╭─ SELECTED EXTRACT

# Additives that will stay suspended



## KoffeeKat (Aug 25, 2015)

I think I am LS obsessed at the moment. Must be the challenge.roblem:

I am wondering what additives will remain suspended in LS when it is diluted. I've searched around the forum and the net in general and don't see much from sources that I trust outright IYKWIM:shifty:

Has anyone tried silk powder dissolved in the the lye?

Clays? 

An exfoliant of any kind?http://www.soapmakingforum.com//www.pinterest.com/pin/create/extension/


----------



## IrishLass (Aug 25, 2015)

If you are making the soap yourself with KOH and oils, you will find it impossible to suspend anything in it. From what I've read, you need to add a suspending agent of some kind if you want anything to stay afloat. Here is a site that lists suspending agents for liquid soap: http://chemistscorner.com/cosmeticsciencetalk/discussion/739/suspending-particles-in-liquid-soap


HTH!
IrishLass


----------



## KoffeeKat (Aug 26, 2015)

Rats - that kind of defeats the purpose. :cry:

On the other hand ... I might have to try the silk powder dissolved in the lye for myself, just to prove it can't be done.  

I know there are people here who will understand.


----------



## Susie (Aug 26, 2015)

Of course we all understand.  But you asked a question, and you got an answer that is true in most of our experiences.  However, if you get a different result than the rest of us did, please come back and share it!  That is how we all learn and find out things that change what we do and how we do it.


----------



## KoffeeKat (Aug 26, 2015)

╰─

GIVEN INSTRUCTION A:
Rewrite the part of the thread that begins at the words "On the other" and stops after "how we do it.", putting "clay" in place of "silk powder".
The thread and the records come from unrelated sources.

╭─ RECORDS FOR THE EXERCISE

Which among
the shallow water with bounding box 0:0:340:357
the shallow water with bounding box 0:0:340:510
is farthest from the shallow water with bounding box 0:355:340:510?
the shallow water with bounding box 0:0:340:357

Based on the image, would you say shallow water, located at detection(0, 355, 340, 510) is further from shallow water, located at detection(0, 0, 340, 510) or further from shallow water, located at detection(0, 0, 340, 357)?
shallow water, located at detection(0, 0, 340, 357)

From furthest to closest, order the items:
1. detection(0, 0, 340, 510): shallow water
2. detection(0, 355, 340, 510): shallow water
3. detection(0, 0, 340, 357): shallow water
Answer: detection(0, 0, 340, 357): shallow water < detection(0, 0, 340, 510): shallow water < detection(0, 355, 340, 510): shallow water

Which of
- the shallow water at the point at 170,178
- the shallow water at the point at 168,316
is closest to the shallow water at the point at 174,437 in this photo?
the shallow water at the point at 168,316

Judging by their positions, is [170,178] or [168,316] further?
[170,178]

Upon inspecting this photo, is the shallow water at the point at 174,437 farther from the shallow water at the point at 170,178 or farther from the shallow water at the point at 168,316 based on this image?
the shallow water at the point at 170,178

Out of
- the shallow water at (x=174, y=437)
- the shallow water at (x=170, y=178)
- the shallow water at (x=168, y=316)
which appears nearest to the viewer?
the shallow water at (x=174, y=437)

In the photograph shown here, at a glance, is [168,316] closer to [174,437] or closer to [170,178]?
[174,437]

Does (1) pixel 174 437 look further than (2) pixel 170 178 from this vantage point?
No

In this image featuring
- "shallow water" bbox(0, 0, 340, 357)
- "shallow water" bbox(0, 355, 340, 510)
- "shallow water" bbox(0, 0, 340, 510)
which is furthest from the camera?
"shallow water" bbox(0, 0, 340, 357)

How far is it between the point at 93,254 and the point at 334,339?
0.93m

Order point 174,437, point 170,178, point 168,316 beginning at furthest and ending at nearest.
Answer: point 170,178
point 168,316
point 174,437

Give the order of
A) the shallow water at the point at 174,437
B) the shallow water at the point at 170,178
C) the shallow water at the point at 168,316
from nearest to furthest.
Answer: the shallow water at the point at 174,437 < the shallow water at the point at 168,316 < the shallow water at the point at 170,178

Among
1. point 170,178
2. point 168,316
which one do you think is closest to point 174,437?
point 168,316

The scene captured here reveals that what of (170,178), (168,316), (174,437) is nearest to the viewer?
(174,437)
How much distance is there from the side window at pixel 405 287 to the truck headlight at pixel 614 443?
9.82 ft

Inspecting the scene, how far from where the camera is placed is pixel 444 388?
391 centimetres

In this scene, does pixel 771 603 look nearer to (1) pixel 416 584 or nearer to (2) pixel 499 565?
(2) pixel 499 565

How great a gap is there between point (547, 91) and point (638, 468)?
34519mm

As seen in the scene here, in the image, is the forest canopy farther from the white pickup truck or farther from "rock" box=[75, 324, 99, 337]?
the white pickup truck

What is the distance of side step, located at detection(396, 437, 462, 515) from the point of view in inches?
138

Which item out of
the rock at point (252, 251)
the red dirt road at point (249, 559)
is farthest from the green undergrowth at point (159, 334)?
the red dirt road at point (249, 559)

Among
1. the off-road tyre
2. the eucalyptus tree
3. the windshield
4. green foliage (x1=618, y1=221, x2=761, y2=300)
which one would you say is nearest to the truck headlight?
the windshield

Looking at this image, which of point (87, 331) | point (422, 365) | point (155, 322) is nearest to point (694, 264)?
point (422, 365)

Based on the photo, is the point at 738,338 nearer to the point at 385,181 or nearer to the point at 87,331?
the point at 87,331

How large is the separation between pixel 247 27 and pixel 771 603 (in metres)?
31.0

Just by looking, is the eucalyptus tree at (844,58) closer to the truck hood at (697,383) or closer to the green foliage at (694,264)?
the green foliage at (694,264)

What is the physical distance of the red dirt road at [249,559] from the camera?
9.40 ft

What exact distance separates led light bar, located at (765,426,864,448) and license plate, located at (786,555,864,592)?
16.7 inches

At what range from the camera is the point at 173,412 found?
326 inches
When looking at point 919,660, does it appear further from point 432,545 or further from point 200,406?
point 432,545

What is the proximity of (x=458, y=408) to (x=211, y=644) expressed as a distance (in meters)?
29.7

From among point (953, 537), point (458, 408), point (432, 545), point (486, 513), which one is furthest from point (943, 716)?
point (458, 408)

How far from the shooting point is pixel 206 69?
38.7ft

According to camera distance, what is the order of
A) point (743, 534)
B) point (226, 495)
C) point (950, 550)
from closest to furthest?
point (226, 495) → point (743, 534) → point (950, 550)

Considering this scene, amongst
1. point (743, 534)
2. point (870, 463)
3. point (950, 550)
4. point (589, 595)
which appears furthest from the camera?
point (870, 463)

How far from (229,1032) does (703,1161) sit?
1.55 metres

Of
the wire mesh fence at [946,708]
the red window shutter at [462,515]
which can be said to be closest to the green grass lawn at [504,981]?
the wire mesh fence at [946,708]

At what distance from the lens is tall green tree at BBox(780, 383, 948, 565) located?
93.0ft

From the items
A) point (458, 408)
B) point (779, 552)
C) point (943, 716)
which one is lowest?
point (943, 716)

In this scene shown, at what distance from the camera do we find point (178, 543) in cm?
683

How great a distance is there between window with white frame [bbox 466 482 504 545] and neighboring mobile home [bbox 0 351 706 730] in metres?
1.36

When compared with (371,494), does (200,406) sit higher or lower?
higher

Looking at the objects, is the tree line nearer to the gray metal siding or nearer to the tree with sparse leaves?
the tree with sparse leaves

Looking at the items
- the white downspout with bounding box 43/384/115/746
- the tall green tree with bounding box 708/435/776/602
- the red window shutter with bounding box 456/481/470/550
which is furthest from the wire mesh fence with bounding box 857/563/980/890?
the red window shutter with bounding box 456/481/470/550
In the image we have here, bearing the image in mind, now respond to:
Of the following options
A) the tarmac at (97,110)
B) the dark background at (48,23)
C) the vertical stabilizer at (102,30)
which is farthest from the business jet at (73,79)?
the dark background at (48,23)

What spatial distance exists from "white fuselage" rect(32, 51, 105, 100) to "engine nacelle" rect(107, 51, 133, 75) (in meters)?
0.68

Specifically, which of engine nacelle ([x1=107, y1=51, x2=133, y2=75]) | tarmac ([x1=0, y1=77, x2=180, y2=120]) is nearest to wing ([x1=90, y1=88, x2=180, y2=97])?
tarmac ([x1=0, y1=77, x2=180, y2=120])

╰─

GIVEN INSTRUCTION B:
List every line of the records that contains the word "nearest".

COMPLETE RESPONSE A:
On the other hand ... I might have to try the clay dissolved in the lye for myself, just to prove it can't be done.  

I know there are people here who will understand.


----------



## Susie (Aug 26, 2015)

Of course we all understand.  But you asked a question, and you got an answer that is true in most of our experiences.  However, if you get a different result than the rest of us did, please come back and share it!  That is how we all learn and find out things that change what we do and how we do it.

COMPLETE RESPONSE B:
which appears nearest to the viewer?
Order point 174,437, point 170,178, point 168,316 beginning at furthest and ending at nearest.
from nearest to furthest.
The scene captured here reveals that what of (170,178), (168,316), (174,437) is nearest to the viewer?
which one would you say is nearest to the truck headlight?
Looking at this image, which of point (87, 331) | point (422, 365) | point (155, 322) is nearest to point (694, 264)?
Specifically, which of engine nacelle ([x1=107, y1=51, x2=133, y2=75]) | tarmac ([x1=0, y1=77, x2=180, y2=120]) is nearest to wing ([x1=90, y1=88, x2=180, y2=97])?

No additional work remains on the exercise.